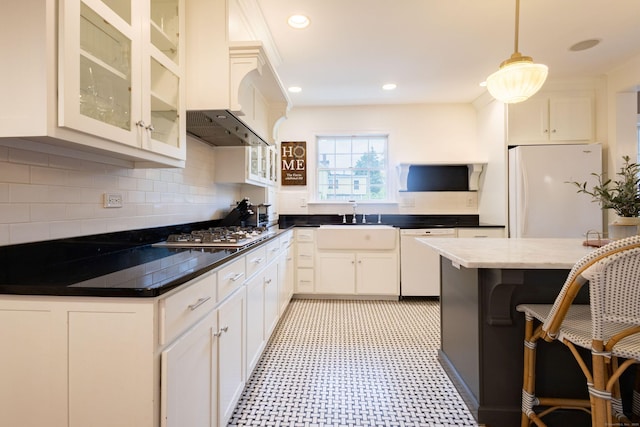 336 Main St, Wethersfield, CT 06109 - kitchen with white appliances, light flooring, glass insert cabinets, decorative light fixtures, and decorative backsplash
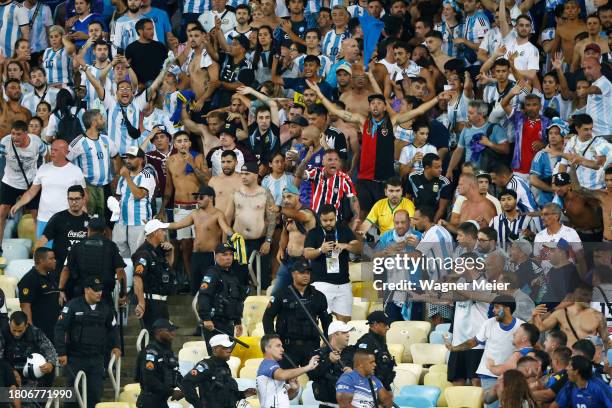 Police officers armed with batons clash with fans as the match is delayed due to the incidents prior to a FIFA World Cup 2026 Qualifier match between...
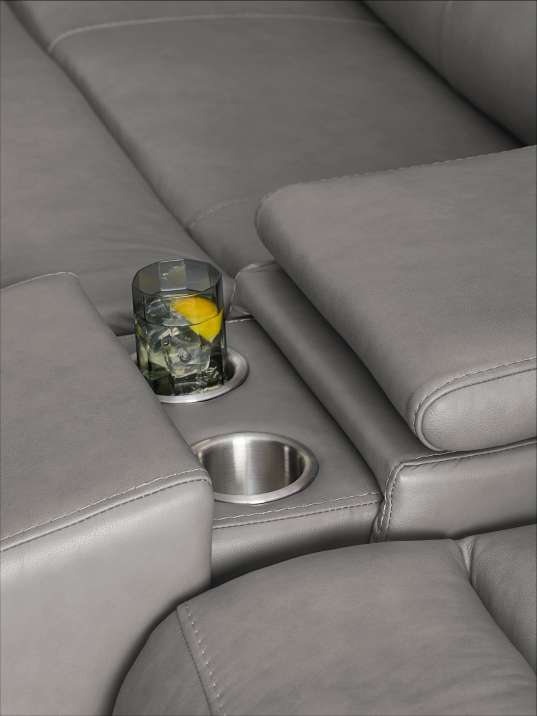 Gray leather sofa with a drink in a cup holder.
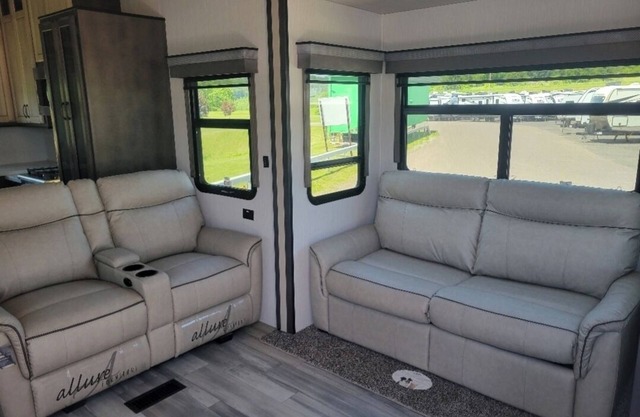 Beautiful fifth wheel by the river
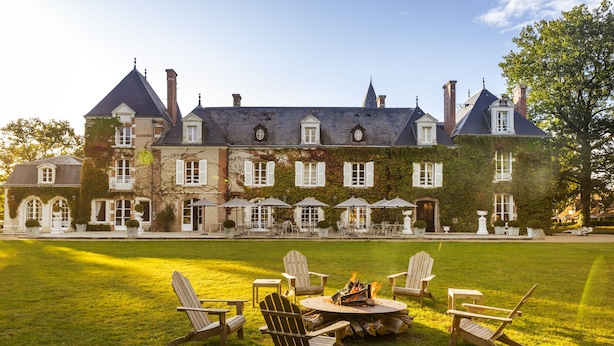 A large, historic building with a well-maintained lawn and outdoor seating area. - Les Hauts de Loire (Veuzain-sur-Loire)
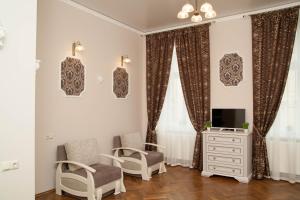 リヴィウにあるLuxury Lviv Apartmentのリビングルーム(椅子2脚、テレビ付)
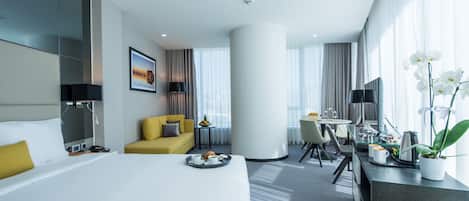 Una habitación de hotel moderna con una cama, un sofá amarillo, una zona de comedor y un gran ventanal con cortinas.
◇ ◇ ◇ ◇
Convert every row above into a Markdown table with two columns, No. and Caption. Number the rows in order, skip any blank lines, and leave out the pictures.

Expected answer>
| No. | Caption |
|---|---|
| 1 |  336 Main St, Wethersfield, CT 06109 - kitchen with white appliances, light flooring, glass insert cabinets, decorative light fixtures, and decorative backsplash |
| 2 |  Police officers armed with batons clash with fans as the match is delayed due to the incidents prior to a FIFA World Cup 2026 Qualifier match between... |
| 3 |  Gray leather sofa with a drink in a cup holder. |
| 4 |  Beautiful fifth wheel by the river |
| 5 |  A large, historic building with a well-maintained lawn and outdoor seating area. - Les Hauts de Loire (Veuzain-sur-Loire) |
| 6 |  リヴィウにあるLuxury Lviv Apartmentのリビングルーム(椅子2脚、テレビ付) |
| 7 |  Una habitación de hotel moderna con una cama, un sofá amarillo, una zona de comedor y un gran ventanal con cortinas. |